*Extract provided*.
# # # # # # #

The TEXT() function returns a *text* string. The double unary "--" coerces
the text number that is the date serial number to a numeric number and then
formatting the cell displays it as a recognizeable date.

Where is this format found in Excel 'numbers tab


This format is not available in the menu FormatCellsNumber. You'd have to
create it in the Custom category.

what does the back slash forward slash mean?


"0000 \ / 00 \ / 00"

The forward slashes are the slashes used as date separators:

1/1/2009

The backslash is a "delimiter". With the number string: 20070703

The format means the first 4 digits are a group followed by a slash, the
next 2 digits are a group followed by a slash and the last 2 digits are a
group.

This is "briefly" mentioned in Excel help under custom number formats.


--
Biff
Microsoft Excel MVP


"yesterdaytoday11" wrote in
message ...
Excellent, this works too but what does the double negative sign do,
reverse
the order? Where is this format found in Excel 'numbers tab and what does
the
back slash forward slash mean?

"T. Valko" wrote:

Try this:

A1 = 20070703

Meaning: yyyy mm dd

=--TEXT(A1,"0000\/00\/00")

# # # # # # #

*Excerpted data*.
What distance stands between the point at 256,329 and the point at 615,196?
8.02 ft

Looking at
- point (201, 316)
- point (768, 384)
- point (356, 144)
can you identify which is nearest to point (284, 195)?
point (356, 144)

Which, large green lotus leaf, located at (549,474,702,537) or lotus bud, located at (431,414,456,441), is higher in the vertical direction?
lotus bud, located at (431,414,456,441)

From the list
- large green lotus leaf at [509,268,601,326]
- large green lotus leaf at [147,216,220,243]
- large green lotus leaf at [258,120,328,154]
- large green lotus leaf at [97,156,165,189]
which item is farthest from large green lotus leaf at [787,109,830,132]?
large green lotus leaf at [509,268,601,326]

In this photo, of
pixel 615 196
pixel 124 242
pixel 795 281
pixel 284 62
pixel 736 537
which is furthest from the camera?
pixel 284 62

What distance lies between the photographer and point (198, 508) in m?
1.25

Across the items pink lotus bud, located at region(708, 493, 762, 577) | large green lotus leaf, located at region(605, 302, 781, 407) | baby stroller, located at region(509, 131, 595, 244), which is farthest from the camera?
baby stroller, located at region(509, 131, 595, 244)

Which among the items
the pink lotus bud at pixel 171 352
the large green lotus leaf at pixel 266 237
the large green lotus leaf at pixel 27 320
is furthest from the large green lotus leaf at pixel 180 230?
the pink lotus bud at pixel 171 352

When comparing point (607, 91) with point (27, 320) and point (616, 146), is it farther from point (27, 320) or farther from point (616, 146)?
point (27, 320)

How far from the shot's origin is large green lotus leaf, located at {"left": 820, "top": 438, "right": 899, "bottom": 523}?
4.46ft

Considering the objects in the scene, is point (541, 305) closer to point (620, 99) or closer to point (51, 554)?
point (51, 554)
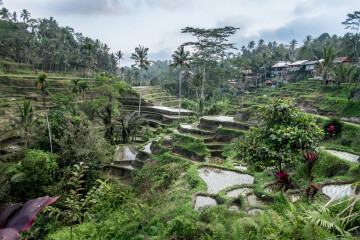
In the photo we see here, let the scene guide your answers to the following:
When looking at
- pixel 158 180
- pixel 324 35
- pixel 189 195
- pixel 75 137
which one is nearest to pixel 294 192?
pixel 189 195

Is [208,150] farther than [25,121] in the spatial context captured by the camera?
No

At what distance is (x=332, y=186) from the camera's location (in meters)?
7.67

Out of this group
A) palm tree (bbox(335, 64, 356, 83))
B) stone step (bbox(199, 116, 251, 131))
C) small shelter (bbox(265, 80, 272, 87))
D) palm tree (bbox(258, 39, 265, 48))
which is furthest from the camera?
palm tree (bbox(258, 39, 265, 48))

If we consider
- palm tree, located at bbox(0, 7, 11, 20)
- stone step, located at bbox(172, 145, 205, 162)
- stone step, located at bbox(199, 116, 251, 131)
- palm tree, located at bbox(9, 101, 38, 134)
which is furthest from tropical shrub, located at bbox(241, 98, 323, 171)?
palm tree, located at bbox(0, 7, 11, 20)

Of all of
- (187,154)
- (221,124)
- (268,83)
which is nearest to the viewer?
(187,154)

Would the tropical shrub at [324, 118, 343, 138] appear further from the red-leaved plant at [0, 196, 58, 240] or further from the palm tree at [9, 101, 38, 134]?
the palm tree at [9, 101, 38, 134]

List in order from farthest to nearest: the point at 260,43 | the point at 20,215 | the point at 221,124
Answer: the point at 260,43 → the point at 221,124 → the point at 20,215

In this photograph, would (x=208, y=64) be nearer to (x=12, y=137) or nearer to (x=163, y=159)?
(x=163, y=159)

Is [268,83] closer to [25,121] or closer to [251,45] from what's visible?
[251,45]

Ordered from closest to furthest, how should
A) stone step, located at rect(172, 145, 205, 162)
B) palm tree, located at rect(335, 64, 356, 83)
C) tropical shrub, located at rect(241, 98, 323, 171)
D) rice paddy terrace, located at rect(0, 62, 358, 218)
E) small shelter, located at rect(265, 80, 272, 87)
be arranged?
tropical shrub, located at rect(241, 98, 323, 171)
rice paddy terrace, located at rect(0, 62, 358, 218)
stone step, located at rect(172, 145, 205, 162)
palm tree, located at rect(335, 64, 356, 83)
small shelter, located at rect(265, 80, 272, 87)

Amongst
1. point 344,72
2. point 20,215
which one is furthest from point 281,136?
point 344,72

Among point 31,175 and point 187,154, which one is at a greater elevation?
point 187,154

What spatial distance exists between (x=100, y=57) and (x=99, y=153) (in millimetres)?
42078

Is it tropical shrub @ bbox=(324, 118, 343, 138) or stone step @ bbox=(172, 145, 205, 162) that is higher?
tropical shrub @ bbox=(324, 118, 343, 138)
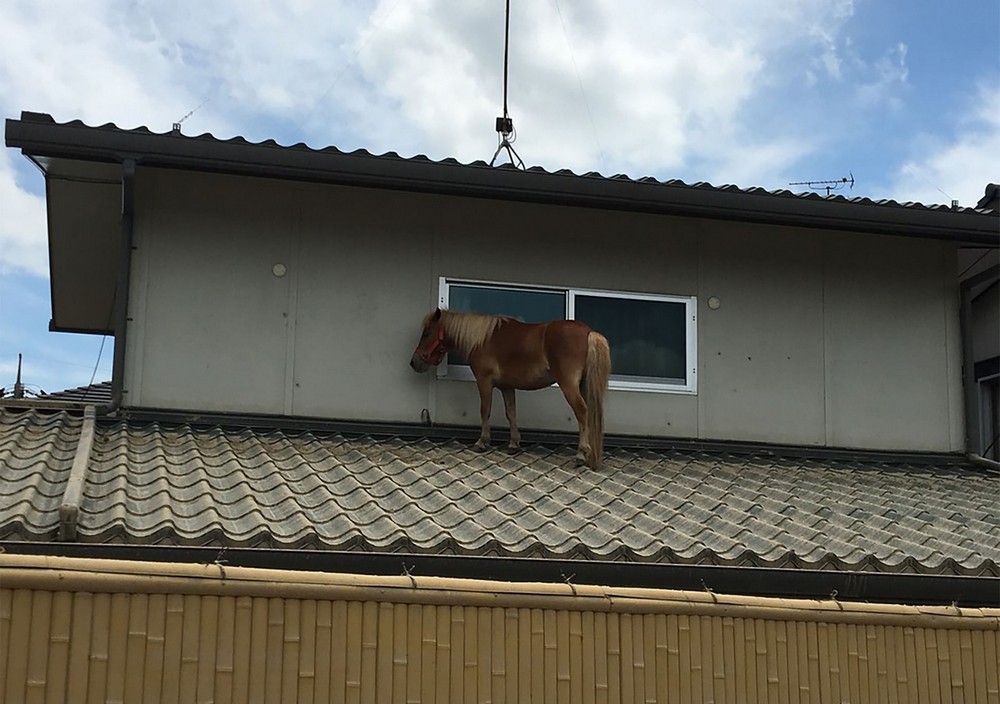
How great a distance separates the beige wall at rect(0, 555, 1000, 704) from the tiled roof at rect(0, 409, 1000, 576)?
38.8 inches

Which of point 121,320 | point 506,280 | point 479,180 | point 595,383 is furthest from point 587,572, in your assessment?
point 121,320

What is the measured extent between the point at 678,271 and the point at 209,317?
3.78 metres

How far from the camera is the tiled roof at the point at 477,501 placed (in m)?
4.94

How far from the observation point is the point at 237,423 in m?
7.53

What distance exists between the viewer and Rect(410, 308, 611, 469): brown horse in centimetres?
730

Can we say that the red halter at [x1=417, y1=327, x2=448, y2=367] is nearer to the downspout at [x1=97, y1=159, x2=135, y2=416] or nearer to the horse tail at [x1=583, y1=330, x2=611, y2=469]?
the horse tail at [x1=583, y1=330, x2=611, y2=469]

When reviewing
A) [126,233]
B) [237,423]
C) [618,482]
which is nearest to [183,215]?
[126,233]

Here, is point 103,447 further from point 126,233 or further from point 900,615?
point 900,615

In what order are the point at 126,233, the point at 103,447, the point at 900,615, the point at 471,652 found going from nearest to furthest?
the point at 471,652
the point at 900,615
the point at 103,447
the point at 126,233

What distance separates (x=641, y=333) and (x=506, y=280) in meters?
1.19

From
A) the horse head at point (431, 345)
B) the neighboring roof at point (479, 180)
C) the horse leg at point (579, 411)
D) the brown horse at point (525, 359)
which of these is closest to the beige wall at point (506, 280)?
the horse head at point (431, 345)

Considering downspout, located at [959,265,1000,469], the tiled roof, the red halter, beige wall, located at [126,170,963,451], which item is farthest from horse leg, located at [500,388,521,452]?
downspout, located at [959,265,1000,469]

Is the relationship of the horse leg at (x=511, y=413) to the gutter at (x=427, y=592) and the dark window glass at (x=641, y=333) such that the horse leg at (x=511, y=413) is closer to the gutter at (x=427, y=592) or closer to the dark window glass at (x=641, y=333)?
the dark window glass at (x=641, y=333)

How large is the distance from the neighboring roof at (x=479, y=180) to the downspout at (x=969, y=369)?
54 cm
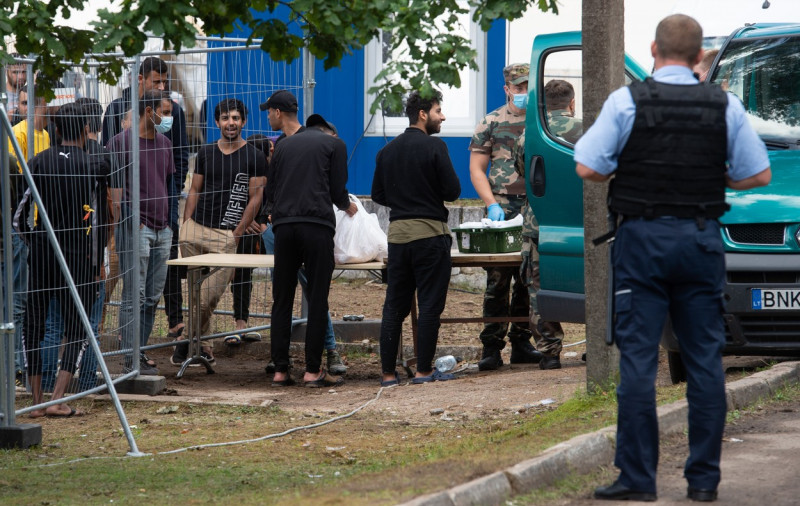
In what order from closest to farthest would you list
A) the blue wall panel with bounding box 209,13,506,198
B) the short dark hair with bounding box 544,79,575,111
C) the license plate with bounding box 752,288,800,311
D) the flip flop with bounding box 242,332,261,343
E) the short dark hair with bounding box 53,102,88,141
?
the license plate with bounding box 752,288,800,311, the short dark hair with bounding box 53,102,88,141, the short dark hair with bounding box 544,79,575,111, the flip flop with bounding box 242,332,261,343, the blue wall panel with bounding box 209,13,506,198

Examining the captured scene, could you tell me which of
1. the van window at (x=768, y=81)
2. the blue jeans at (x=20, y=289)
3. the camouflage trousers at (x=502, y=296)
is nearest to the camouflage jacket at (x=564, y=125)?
the van window at (x=768, y=81)

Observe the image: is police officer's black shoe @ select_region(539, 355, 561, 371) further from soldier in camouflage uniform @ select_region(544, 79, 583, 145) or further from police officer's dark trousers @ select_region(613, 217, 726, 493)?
police officer's dark trousers @ select_region(613, 217, 726, 493)

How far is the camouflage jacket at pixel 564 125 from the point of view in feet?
26.8

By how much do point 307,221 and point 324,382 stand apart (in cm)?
132

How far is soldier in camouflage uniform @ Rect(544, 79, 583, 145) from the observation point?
8.17 metres

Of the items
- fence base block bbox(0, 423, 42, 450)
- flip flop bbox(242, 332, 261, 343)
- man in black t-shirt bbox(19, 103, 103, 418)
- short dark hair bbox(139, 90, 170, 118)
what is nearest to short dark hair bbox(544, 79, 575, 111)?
short dark hair bbox(139, 90, 170, 118)

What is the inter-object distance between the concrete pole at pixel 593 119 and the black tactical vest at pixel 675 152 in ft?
6.61

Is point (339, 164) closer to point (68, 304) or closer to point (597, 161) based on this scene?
point (68, 304)

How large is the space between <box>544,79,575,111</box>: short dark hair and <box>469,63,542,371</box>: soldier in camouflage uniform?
0.88 m

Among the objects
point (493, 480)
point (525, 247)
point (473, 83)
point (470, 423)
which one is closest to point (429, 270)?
point (525, 247)

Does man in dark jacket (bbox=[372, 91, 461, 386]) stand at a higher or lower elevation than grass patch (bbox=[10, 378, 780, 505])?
higher

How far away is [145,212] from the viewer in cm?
928

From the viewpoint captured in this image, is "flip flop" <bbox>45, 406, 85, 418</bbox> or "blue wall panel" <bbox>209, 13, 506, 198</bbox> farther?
"blue wall panel" <bbox>209, 13, 506, 198</bbox>

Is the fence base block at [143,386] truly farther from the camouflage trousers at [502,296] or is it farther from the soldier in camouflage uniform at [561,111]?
the soldier in camouflage uniform at [561,111]
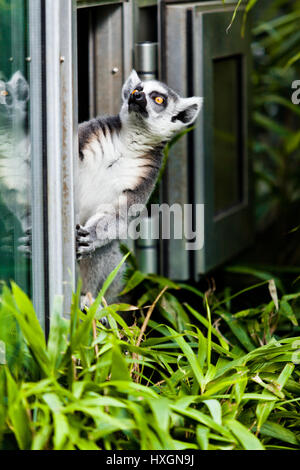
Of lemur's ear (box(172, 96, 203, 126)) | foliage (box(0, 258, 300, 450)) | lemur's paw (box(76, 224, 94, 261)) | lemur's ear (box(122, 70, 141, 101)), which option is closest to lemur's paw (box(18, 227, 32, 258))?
foliage (box(0, 258, 300, 450))

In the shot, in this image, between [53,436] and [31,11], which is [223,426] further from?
[31,11]

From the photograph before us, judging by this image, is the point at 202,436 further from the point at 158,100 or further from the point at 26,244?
the point at 158,100

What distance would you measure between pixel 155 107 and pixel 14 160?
2.94ft

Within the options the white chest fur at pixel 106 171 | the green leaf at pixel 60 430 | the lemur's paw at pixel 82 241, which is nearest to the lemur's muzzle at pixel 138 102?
the white chest fur at pixel 106 171

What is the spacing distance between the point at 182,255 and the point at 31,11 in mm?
1610

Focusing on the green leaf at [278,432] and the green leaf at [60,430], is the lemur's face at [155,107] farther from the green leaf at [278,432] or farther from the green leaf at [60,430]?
the green leaf at [60,430]

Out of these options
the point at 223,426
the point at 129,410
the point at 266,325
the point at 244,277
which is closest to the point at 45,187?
the point at 129,410

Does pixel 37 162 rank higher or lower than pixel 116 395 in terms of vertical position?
higher

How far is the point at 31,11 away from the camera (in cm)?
215

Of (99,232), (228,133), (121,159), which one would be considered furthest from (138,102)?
(228,133)

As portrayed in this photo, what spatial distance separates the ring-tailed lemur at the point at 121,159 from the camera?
2.73 meters

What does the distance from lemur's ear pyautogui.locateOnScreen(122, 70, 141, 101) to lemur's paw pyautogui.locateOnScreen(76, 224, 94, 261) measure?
609mm

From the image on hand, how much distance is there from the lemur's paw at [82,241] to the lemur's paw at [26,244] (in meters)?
0.40

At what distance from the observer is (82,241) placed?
258 cm
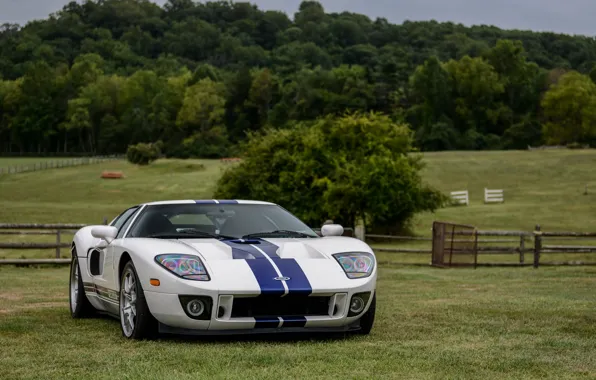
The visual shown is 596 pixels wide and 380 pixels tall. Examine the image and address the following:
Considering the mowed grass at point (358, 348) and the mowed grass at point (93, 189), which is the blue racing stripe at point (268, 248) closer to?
the mowed grass at point (358, 348)

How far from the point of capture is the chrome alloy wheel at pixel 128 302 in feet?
28.2

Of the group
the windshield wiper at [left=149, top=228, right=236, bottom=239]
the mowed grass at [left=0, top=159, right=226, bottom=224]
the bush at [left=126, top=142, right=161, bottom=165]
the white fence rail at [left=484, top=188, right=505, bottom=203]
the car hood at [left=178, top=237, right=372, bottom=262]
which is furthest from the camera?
the bush at [left=126, top=142, right=161, bottom=165]

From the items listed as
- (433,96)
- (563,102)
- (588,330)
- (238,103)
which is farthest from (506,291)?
(238,103)

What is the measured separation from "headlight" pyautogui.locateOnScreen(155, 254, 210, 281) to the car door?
3.85ft

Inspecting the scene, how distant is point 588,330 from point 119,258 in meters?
4.57

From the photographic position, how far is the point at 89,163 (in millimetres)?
113375

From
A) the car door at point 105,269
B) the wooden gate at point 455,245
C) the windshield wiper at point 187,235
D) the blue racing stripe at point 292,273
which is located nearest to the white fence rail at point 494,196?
the wooden gate at point 455,245

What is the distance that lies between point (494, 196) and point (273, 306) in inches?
2497

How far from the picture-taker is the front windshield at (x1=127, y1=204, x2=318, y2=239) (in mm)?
9383

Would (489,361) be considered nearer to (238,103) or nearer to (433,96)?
(433,96)

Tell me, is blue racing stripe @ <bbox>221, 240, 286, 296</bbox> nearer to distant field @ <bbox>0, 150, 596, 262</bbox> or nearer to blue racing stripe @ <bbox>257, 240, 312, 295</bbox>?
blue racing stripe @ <bbox>257, 240, 312, 295</bbox>

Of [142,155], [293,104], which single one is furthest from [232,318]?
[293,104]

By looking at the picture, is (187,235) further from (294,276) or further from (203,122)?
(203,122)

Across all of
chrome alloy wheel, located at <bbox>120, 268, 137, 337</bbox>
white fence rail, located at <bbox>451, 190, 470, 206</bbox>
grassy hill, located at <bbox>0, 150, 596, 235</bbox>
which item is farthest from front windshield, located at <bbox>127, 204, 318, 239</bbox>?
white fence rail, located at <bbox>451, 190, 470, 206</bbox>
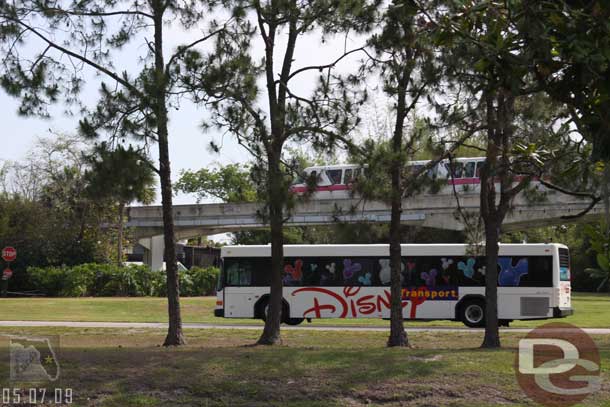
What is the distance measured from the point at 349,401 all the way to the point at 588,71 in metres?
5.61

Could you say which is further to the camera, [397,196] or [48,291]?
[48,291]

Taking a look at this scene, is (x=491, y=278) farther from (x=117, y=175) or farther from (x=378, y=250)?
(x=378, y=250)

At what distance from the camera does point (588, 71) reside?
554 cm

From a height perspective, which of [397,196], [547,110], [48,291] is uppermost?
[547,110]

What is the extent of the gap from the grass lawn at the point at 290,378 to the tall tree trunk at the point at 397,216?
322cm

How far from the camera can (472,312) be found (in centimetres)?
2577

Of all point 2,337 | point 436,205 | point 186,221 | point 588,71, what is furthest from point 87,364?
point 186,221

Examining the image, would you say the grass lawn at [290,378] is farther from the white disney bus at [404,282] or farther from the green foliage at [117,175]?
the white disney bus at [404,282]

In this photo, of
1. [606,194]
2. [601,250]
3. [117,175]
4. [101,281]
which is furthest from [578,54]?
[101,281]

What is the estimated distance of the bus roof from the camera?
85.5 feet

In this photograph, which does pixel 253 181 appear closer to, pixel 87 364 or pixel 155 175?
pixel 155 175

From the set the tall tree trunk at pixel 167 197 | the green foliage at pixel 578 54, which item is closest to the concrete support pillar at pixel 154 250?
the tall tree trunk at pixel 167 197

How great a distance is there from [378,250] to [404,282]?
4.24ft

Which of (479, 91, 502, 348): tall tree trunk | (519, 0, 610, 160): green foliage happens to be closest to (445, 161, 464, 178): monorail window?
(479, 91, 502, 348): tall tree trunk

# # # # # # #

*What is asked*.
1. Decide whether each statement agrees with the Excel discussion. Answer yes or no, and quote the words that settle it.
(a) The TEXT() function returns a numeric value.
(b) The format used in the formula must be created in the Custom category.
(c) Excel help covers this topic under custom number formats.
2. According to the Excel discussion, what does the double unary "--" do?
3. The Excel discussion explains how the format splits the number string into groups. List every group of digits it names, in order, with the number of digits in each.

*The replies*.
1.
(a) No: "The TEXT() function returns a *text* string."
(b) Yes: "You'd have to create it in the Custom category."
(c) Yes: "mentioned in Excel help under custom number formats"

2. It coerces the text number that is the date serial number to a numeric number.

3.
- The first group: 4 digits
- The next group: 2 digits
- The last group: 2 digits